Enterprise Taxonomy – An XML schema for Publishing a Taxonomy
In my continuing dive into the structure of our taxonomy, which, hopefully might be of use or interest to you to understand and possibly adopt to your own needs, so far, I’ve provided an outline of the application solution and then a high level outline of the data model we’re using.
One of the important features of our solution is that our taxonomy system provides the ability for other systems to consume the taxonomy via an XML document. I’ll explore that a bit here.
Accessing the XML
Access to the XML document for the taxonomy is through a very simple means: a standard HTTP GET. The query string in the request can specify various parameters on the URL – effectively, a very simple web service. The types of parameters supported include:
- Identifying which classification is desired (default is to return all)
- Specifying the statuses of values to include (default will return all)
- Specifying the language to include (default returns English)
- Specifying the level of detail of interest (default returns the briefest format)
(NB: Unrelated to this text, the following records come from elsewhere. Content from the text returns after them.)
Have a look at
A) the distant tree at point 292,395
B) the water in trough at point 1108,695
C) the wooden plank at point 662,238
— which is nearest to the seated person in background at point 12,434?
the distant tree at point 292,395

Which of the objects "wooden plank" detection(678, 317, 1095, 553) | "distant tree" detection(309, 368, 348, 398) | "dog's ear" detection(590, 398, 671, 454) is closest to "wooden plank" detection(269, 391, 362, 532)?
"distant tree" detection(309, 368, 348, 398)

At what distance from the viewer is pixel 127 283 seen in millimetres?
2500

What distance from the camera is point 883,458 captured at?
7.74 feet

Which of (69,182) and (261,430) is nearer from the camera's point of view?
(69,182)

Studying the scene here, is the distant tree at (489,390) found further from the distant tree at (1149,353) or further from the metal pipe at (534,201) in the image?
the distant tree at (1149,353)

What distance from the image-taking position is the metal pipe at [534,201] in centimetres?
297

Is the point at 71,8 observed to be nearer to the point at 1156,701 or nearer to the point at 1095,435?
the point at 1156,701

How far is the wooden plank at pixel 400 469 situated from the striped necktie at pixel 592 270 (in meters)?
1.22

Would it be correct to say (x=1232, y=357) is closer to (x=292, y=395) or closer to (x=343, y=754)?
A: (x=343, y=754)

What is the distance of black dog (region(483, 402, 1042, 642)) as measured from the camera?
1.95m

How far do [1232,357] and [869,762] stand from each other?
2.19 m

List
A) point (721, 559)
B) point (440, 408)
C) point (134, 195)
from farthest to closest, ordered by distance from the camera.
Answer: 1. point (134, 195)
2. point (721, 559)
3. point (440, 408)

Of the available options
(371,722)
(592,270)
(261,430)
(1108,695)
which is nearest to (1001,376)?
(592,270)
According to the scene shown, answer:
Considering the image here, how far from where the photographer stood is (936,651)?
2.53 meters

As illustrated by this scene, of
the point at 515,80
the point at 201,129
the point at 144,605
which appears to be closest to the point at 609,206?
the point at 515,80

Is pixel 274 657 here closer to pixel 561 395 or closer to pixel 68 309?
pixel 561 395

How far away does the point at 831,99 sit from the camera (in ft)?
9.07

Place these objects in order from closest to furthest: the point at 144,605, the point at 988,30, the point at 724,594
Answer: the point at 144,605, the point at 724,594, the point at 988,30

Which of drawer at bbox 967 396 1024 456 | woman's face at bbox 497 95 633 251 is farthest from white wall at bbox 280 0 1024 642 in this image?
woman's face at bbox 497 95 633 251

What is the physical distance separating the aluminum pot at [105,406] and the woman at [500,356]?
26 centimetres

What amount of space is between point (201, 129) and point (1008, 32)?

With regard to the language – one of the business rules followed in our web sites is that you provide content in the user’s selected language when available and return English when the user’s language is not available (English should always be available). This rule is pushed down into this interface at the level of each value. So a consuming application might request the set of German values for the taxonomy and get all of the classification details in German and, say, 99% of the values in German but if there are values that are not translated, those are returned in English. This approach keeps the taxonomy consistent with our general rules (though if taxonomy values are used directly in a user interface, it does present a possibly confusing same-page mix of non-English and English).
Document structure
The returned XML document looks like the following. I’m not using any formal XML schema syntax – instead showing the elements and how they relate to each other with a brief description of th elements that I don’t think are self-explanatory.
- taxonomy
- classification – has an attribute id (the ID of the classification)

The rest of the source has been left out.